Neden AKP’yi, AKP’nin icraatlarını canhıraşane savunuyor; tenzih, tebrie, tezkiyede bulunuyor, onları takdis etmeye çalışıyorsunuz? Neden?
c- Latif Salihoğlu’nun Üstadın talebeleriyle ilgili aktardığı hatıralardan niçin rahatsız oluyorsunuz? Böyle bir hatıranın olmadığına nasıl ve nereden hükmedebiliyorsunuz? Bütün hatıralara, Nurlarla ve Nurculukla alakalı her türlü bilgiye vakıf olduğunuz zehabına nasıl kapılabiliyorsunuz? Sizin dağarcığınızda bulunmayan her bilgi yalan ve yanlış mıdır?
Salihoğlu’yla görüşüp sözü geçen hatıranın kaynağını sordunuz mu? Niçin sorma ihtiyacı hissetmediniz de hemen itham etme, yalancılıkla suçlama kolaycılığına kaçtınız? Neden?
Onları, yazdıkları ve söylediklerinden ötürü özür dilemeye davet etmeden önce Yeni Asya cemaatine yönelik yapmış olduğunuz hakaret, itham ve iftiralardan dolayı Yeni Asya’nın şahs-ı manevisinden özür dilemeniz gerekmiyor mu?

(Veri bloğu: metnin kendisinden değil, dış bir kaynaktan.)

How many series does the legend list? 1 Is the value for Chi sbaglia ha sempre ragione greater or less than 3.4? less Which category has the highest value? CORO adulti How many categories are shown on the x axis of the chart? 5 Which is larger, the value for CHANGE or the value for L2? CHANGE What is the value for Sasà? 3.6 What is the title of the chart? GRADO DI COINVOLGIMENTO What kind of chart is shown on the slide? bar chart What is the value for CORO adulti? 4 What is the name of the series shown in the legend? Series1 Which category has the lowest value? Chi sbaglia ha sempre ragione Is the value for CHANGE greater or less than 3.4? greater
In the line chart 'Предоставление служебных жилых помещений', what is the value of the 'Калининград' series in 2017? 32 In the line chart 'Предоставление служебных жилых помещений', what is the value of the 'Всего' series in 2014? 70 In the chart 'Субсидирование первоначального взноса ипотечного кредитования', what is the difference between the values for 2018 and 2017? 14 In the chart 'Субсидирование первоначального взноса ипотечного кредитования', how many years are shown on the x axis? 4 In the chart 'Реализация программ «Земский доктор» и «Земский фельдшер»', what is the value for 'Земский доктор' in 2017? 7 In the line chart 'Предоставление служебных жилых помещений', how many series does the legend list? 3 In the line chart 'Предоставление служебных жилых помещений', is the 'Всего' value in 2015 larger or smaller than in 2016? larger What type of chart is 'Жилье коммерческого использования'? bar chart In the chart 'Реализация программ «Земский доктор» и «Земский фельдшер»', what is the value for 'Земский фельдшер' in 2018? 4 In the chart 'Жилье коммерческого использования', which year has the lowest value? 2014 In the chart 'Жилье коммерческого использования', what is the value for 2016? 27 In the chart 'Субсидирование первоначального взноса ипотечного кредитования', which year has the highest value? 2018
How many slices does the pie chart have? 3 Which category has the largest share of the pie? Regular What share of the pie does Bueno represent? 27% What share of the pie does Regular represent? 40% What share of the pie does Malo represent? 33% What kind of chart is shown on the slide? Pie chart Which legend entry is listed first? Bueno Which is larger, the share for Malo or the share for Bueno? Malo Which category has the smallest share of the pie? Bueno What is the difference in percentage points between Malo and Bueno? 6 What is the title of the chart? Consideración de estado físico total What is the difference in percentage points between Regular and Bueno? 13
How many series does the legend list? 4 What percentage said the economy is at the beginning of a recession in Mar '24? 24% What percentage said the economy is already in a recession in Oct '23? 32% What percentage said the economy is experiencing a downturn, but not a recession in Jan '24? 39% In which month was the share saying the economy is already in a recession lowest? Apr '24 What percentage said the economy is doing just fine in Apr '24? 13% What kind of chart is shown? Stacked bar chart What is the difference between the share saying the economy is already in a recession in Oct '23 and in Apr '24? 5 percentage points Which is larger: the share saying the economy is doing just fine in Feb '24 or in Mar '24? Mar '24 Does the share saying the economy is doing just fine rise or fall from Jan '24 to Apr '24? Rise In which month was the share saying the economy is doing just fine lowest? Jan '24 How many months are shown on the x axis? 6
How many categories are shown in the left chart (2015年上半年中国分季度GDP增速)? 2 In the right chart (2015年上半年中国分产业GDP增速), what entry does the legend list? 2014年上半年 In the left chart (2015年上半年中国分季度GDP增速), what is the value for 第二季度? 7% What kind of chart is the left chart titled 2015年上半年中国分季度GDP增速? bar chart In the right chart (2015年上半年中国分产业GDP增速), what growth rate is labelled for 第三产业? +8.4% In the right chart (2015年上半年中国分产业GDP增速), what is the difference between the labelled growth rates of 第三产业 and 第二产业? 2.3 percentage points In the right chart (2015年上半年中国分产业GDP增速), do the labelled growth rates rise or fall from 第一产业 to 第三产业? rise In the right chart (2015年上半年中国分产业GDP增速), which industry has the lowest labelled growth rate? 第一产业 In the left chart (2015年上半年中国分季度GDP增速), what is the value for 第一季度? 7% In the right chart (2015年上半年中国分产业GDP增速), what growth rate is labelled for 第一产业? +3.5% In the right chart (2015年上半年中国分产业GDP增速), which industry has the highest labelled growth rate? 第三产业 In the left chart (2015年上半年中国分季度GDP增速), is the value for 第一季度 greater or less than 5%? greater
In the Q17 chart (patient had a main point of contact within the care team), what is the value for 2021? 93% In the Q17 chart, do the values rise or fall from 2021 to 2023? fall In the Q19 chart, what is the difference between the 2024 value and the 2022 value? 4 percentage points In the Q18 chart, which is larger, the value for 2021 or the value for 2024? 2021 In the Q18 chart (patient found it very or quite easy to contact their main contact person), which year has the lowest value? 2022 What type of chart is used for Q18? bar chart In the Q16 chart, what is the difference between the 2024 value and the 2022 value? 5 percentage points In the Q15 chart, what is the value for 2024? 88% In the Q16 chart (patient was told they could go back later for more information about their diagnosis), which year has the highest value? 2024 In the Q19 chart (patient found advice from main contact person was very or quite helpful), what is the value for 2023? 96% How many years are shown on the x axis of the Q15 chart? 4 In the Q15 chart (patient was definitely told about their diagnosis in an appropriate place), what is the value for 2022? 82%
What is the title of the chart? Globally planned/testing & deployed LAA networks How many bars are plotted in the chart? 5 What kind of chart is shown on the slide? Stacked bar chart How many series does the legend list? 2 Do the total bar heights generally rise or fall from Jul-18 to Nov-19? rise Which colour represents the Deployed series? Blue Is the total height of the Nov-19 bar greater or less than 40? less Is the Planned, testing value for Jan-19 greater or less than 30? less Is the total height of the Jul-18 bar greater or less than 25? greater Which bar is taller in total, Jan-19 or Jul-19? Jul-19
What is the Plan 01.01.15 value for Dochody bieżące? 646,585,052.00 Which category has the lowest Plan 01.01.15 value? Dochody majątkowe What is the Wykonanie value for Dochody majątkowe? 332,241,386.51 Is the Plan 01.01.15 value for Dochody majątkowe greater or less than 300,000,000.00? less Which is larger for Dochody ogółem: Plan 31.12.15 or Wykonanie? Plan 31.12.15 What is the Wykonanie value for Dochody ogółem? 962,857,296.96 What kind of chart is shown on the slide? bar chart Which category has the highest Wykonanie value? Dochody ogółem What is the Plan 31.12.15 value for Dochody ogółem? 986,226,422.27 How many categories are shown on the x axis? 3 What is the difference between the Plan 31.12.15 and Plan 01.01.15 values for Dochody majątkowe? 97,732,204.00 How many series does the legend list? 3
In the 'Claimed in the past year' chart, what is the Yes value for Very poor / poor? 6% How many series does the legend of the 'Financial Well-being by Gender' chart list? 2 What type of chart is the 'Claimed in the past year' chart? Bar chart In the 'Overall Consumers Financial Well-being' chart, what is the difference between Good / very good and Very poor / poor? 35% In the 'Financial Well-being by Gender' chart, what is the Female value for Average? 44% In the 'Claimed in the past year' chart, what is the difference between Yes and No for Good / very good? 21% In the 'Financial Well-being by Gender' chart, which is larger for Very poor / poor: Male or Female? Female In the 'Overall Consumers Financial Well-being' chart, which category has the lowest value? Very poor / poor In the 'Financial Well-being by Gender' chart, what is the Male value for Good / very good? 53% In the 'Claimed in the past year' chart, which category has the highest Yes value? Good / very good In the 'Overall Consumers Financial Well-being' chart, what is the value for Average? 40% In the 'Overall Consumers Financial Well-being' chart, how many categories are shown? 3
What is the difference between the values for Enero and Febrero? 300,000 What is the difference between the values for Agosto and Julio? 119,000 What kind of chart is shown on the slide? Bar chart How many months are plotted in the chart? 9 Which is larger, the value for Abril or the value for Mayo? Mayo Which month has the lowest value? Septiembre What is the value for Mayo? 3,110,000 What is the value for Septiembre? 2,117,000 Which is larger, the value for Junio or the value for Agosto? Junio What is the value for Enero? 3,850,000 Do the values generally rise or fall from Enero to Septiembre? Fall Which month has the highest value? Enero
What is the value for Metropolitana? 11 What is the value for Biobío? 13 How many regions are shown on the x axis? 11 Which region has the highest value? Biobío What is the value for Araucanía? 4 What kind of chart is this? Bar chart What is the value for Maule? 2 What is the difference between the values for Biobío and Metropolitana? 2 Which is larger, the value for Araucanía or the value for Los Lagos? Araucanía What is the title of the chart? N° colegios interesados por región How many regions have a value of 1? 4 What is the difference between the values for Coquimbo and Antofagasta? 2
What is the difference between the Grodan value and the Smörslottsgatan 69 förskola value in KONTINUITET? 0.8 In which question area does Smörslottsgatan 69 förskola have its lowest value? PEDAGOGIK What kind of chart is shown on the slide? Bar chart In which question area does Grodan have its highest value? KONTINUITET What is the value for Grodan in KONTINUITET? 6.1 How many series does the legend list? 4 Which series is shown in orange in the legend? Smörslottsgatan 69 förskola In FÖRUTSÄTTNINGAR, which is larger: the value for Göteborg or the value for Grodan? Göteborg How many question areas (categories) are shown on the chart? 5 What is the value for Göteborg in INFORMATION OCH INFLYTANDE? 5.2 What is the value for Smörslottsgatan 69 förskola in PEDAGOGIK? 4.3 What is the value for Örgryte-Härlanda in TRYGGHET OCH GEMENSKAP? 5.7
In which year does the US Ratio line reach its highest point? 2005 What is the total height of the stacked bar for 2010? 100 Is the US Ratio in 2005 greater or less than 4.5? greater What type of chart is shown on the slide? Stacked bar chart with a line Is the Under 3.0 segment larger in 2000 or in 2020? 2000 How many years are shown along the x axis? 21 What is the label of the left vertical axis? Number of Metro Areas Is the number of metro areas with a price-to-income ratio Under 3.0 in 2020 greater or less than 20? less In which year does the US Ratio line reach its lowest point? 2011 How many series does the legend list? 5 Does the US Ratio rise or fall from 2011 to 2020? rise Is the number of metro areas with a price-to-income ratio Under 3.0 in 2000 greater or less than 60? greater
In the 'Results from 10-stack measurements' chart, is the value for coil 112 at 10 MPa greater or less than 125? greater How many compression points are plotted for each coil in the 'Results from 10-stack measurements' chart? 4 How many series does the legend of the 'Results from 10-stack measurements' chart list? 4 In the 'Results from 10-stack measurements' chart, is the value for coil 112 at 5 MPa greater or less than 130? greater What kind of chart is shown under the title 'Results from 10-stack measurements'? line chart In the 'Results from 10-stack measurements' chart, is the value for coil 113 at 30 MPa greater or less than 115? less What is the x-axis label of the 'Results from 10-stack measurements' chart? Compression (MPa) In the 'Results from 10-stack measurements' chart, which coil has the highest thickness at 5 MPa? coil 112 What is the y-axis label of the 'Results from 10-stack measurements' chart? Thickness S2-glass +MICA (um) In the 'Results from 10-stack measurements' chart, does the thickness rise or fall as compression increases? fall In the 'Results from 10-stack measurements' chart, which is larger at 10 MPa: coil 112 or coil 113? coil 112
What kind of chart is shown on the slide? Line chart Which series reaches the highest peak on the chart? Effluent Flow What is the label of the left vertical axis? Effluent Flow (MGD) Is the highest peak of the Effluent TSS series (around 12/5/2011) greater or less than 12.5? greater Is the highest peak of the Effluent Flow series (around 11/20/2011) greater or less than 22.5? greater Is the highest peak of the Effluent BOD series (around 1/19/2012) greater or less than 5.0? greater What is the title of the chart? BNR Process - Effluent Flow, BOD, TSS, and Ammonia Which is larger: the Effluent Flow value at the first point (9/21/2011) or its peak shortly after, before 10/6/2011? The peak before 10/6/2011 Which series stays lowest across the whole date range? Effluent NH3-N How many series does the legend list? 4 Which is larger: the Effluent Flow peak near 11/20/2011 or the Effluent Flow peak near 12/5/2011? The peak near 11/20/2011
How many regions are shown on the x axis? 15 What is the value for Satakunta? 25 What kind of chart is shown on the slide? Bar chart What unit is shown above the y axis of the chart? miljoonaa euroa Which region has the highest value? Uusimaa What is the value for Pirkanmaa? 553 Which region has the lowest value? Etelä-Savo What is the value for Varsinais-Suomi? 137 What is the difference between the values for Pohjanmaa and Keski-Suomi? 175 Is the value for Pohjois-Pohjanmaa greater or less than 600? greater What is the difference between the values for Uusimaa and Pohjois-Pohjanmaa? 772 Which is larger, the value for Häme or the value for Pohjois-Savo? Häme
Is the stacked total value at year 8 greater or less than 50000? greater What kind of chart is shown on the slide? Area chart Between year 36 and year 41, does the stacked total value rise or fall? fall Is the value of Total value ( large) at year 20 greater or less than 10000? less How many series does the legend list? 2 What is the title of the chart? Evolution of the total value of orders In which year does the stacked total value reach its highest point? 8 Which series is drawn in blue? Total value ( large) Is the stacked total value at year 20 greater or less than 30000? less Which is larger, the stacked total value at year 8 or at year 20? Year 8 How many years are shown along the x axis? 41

4) Yeni Asya’dan ne istiyorsunuz? Derdiniz, sorununuz, alıp veremediğiniz nedir? Ne gibi bir sancınız, kuyruk acınız, rahatsızlık ve hazımsızlığınız var? Yeni Asya’ya zarar vermek, Yeni Asya’yı bitirmek için intikam yemini mi ettiniz?